EXERCISE DIRECTIONS: Setting aside any pictures, reproduce the data exactly.

(Brief descriptive captions)
########################################

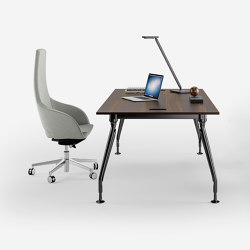 Glamour executive | Desks | Sinetica Industries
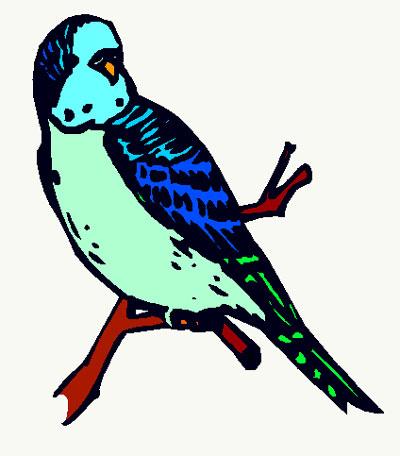 Parakeet Info Homepage-Parakeet Info Homepage-11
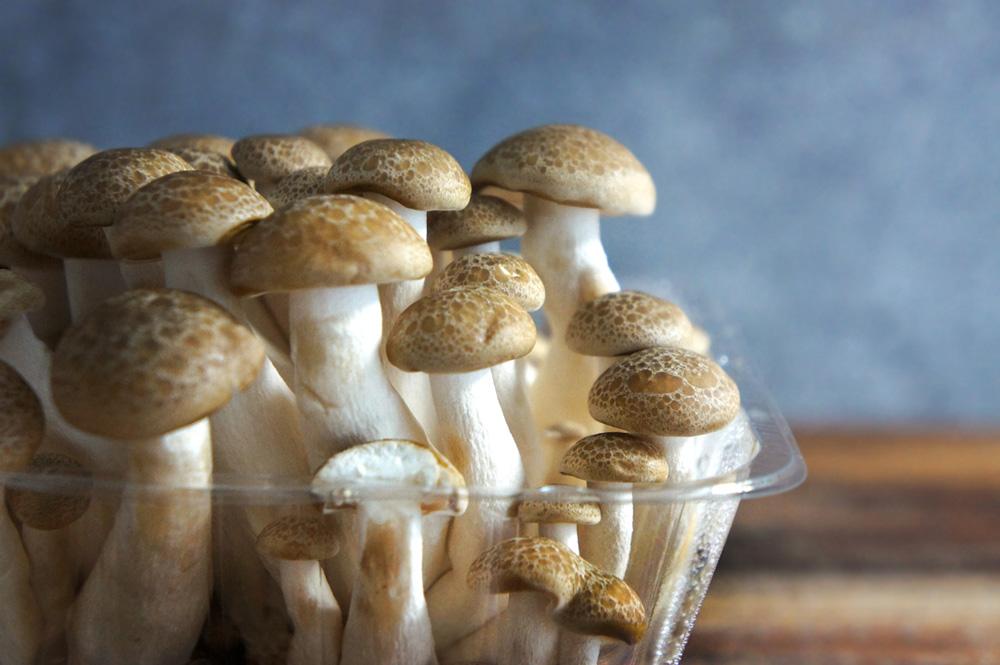 tofu-mushroom-salad-(9)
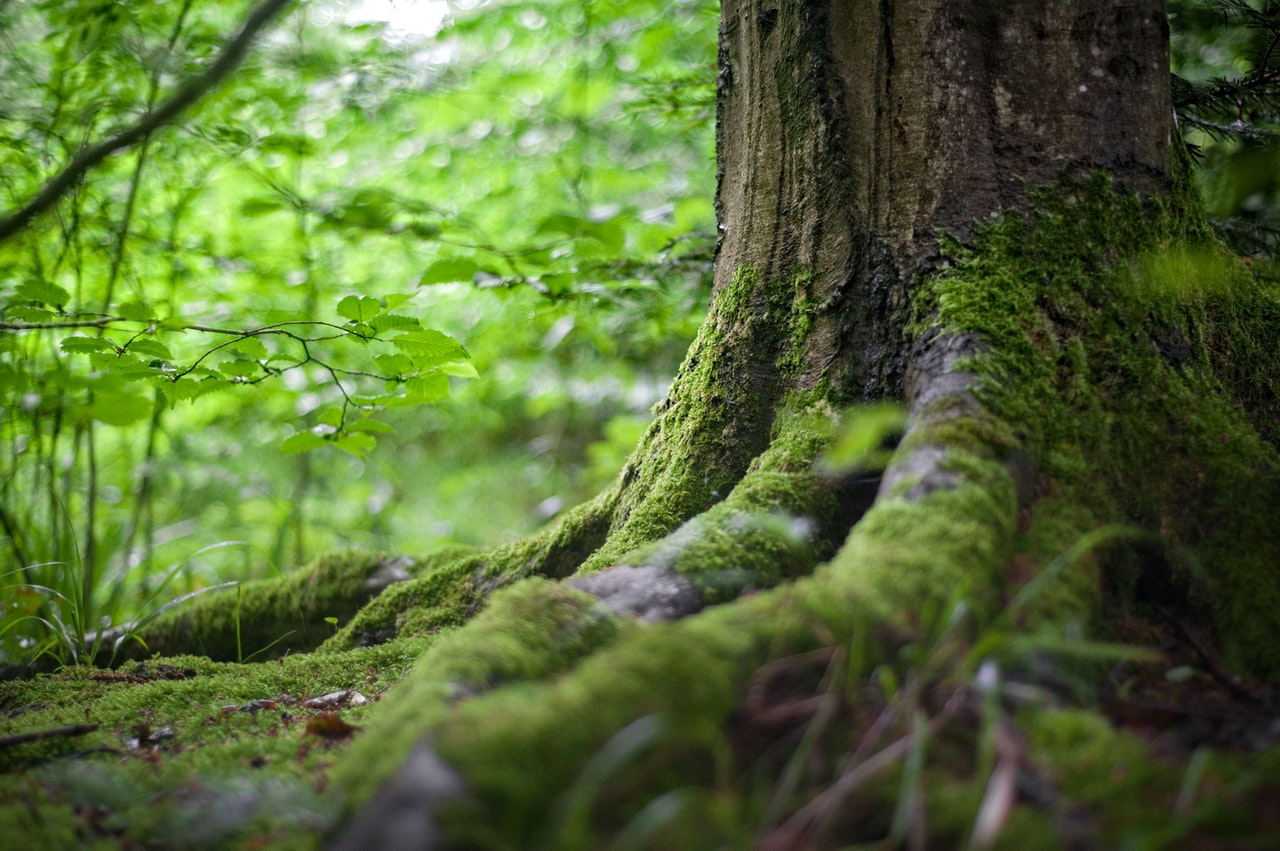 ODSG warns against illegal collection of funds in forest reserves
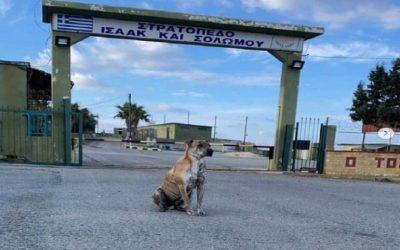 Η Εθνική Φρουρά υιοθετεί τον Μπρούνο | Αντιδράσεις από το Κόμμα για τα Ζώα
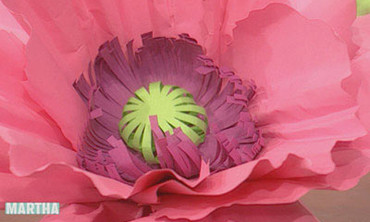 Video Paper Peony And Poppy Flowers Martha Stewart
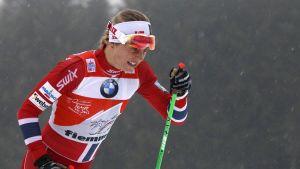 Astrid Jacobsen kuvassa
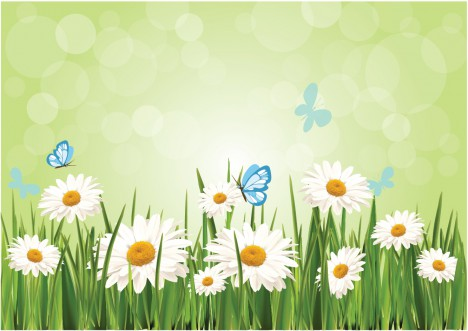 Spring Daisy Background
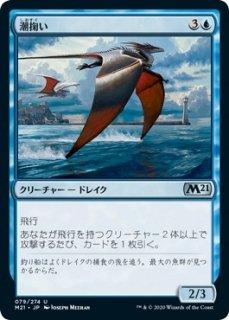 潮掬い/Tide Skimmer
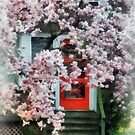 Magnolia by Red Door by Susan Savad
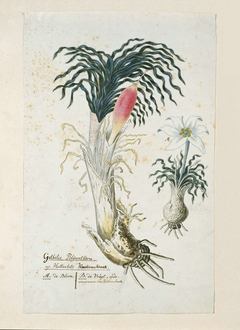 Gethyllis ciliaris met vrucht en een detailstudie van de bloem
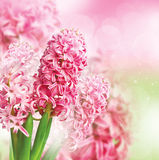 Beautiful background with hyacinth Stock Image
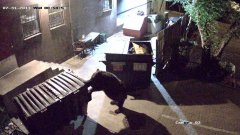 Bear steals dumpster from Colorado restaurant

########################################

OUTPUT BELOW:
 Glamour executive | Desks | Sinetica Industries
 Parakeet Info Homepage-Parakeet Info Homepage-11
 tofu-mushroom-salad-(9)
 ODSG warns against illegal collection of funds in forest reserves
 Η Εθνική Φρουρά υιοθετεί τον Μπρούνο | Αντιδράσεις από το Κόμμα για τα Ζώα
 Video Paper Peony And Poppy Flowers Martha Stewart
 Astrid Jacobsen kuvassa
 Spring Daisy Background
 潮掬い/Tide Skimmer
 Magnolia by Red Door by Susan Savad
 Gethyllis ciliaris met vrucht en een detailstudie van de bloem
 Beautiful background with hyacinth Stock Image
 Bear steals dumpster from Colorado restaurant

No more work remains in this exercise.